▸ SOURCE PASSAGE
───

Alas, BECCS, just like all the previous solutions, was too good to be true.
Across the scenarios produced by the Intergovernmental Panel on Climate Change (IPCC) with a 66% or better chance of limiting temperature increase to 1.5°C, BECCS would need to remove 12 billion tonnes of carbon dioxide each year. BECCS at this scale would require massive planting schemes for trees and bioenergy crops.
The Earth certainly needs more trees. Humanity has cut down some three trillion since we first started farming some 13,000 years ago. But rather than allow ecosystems to recover from human impacts and forests to regrow, BECCS generally refers to dedicated industrial-scale plantations regularly harvested for bioenergy rather than carbon stored away in forest trunks, roots and soils.
Currently, the two most efficient biofuels are sugarcane for bioethanol and palm oil for biodiesel – both grown in the tropics. Endless rows of such fast growing monoculture trees or other bioenergy crops harvested at frequent intervals devastate biodiversity.
It has been estimated that BECCS would demand between 0.4 and 1.2 billion hectares of land. That’s 25% to 80% of all the land currently under cultivation. How will that be achieved at the same time as feeding 8-10 billion people around the middle of the century or without destroying native vegetation and biodiversity?
Read more: Carbon capture on power stations burning woodchips is not the green gamechanger many think it is
Growing billions of trees would consume vast amounts of water – in some places where people are already thirsty. Increasing forest cover in higher latitudes can have an overall warming effect because replacing grassland or fields with forests means the land surface becomes darker. This darker land absorbs more energy from the Sun and so temperatures rise. Focusing on developing vast plantations in poorer tropical nations comes with real risks of people being driven off their lands.
And it is often forgotten that trees and the land in general already soak up and store away vast amounts of carbon through what is called the natural terrestrial carbon sink. Interfering with it could both disrupt the sink and lead to double accounting.

───

▸ RECORDED DATA
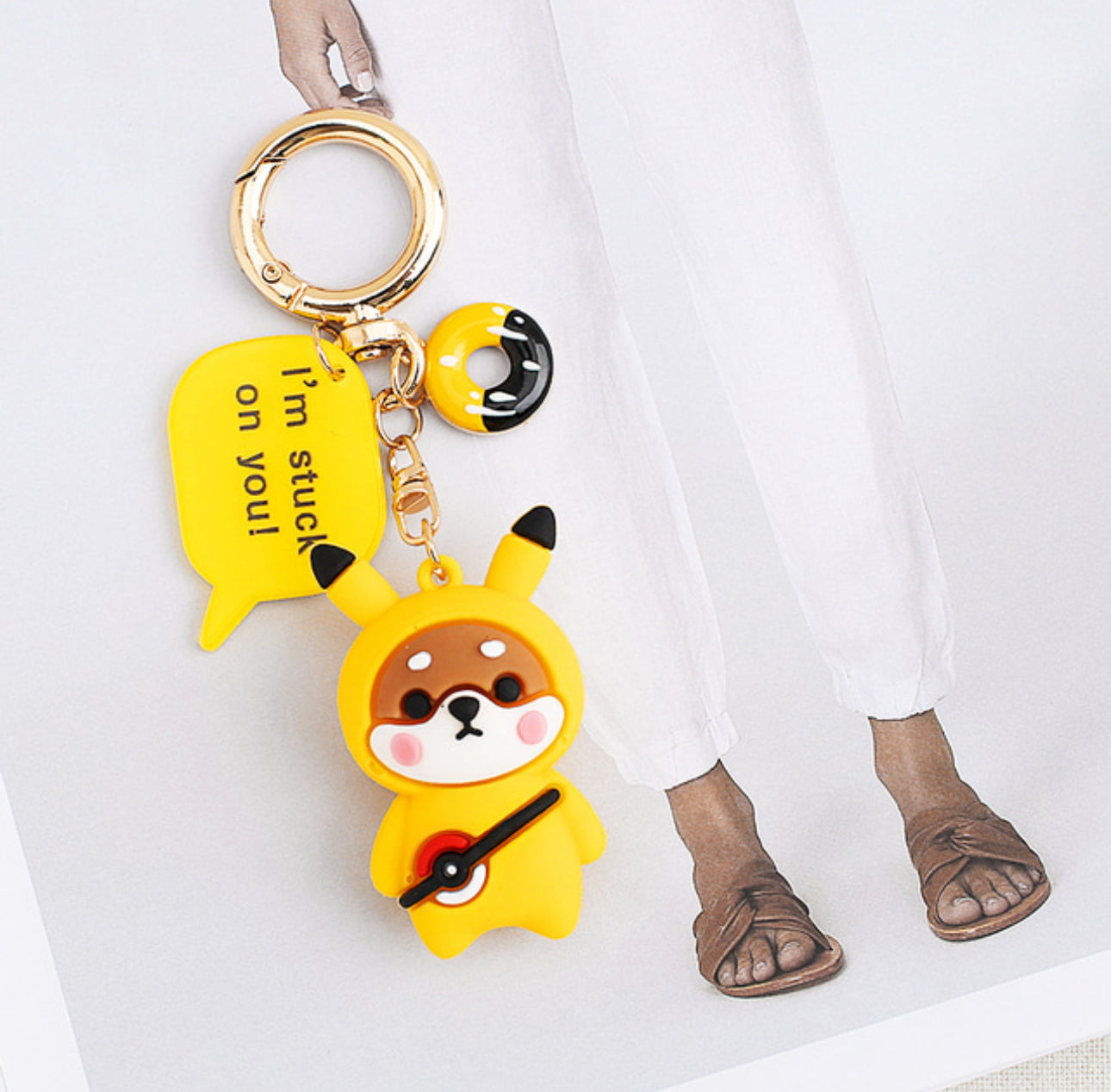[Key Ring] Shiva dog friends doll keyring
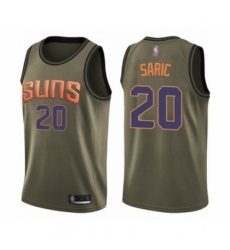 Men's Phoenix Suns #20 Dario Saric Swingman Green Salute to Service Basketball Jersey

───

▸ TO DO
**a.** Can you retype the stretch of the BECCS passage that starts with the words containing "Alas, BECCS, just" and ends with "and bioenergy crops."?
**b.** How would you sum up the BECCS passage in two sentences?
The material after the passage plays no part in this.

▸ RESPONSES TO THE EXERCISE
**a.**
Alas, BECCS, just like all the previous solutions, was too good to be true.
Across the scenarios produced by the Intergovernmental Panel on Climate Change (IPCC) with a 66% or better chance of limiting temperature increase to 1.5°C, BECCS would need to remove 12 billion tonnes of carbon dioxide each year. BECCS at this scale would require massive planting schemes for trees and bioenergy crops.

**b.** To meet IPCC scenarios for limiting warming to 1.5°C, BECCS would have to remove 12 billion tonnes of carbon dioxide a year, which would require industrial-scale bioenergy plantations on an estimated 0.4 to 1.2 billion hectares, or 25% to 80% of currently cultivated land. Plantations on that scale would devastate biodiversity, compete with feeding 8-10 billion people, and consume vast amounts of water. They could also push people off their lands, cause warming in higher latitudes by darkening the land surface, and disrupt the natural terrestrial carbon sink.